«Histoire d’un film, mémoire d’une lutte» n°9

Majoritairement marocains, tunisiens et algériens, les ouvriers de
Penarroya à Saint-Denis et à Lyon, usines affiliées au groupe
Rothschild, récupéraient et faisaient fondre différents métaux dans des
conditions d’hygiène et de sécurité lamentables. Suite à travail
militant et syndical, les 135 ouvriers de Saint-Denis, regroupés à la
CGT, se lancèrent dans une grève d’une quinzaine de jours en 1971 pour
le droit au respect et une augmentation de salaire. Cette grève, en
partie victorieuse, contribua à lancer un second mouvement en 1972,
cette fois soutenu par la CFDT, dans les usines de Saint-Denis et Lyon,
– suite aussi à un intense travail d’enquête, de coordination et de
médiatisation des Cahiers de Mai. Au-delà même de ces péripéties
syndicales et politiques, la lutte des Penarroya poursuit le « Mai 68
ouvrier » et contribua à rendre public les conditions d’existence des
travailleurs immigrés, souvent exploités et méprisés, en
Seine-saint-Denis (terre industrielle) comme ailleurs.
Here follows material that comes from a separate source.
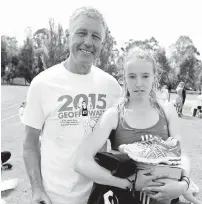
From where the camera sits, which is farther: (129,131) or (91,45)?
(91,45)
– Projection : Penarroya (1971, 12 min, anonyme) et extraits de
Penarroya, les deux visages du trust (1972) de Dominique Dubosc et des
Cahiers de Mai.

– Introduction : Christian Beauvais, président de l’Institut CGT
d’Histoire sociale de la Seine Saint-Denis.

– Invités : Laure Pitti (historienne, maître de conférence à Paris
VIII), Bernard Loup (syndicaliste CGT puis CFDT à Penarroya), Jean
Bellanger (ancien secrétaire de l’UL CGT de Saint-Denis, sous réserve),
Dominique Dubosc (réalisateur, sous réserve)…

– Conception et animation de la table-ronde : Tangui Perron, chargé du
patrimoine et de l’action culturelle à Périphérie.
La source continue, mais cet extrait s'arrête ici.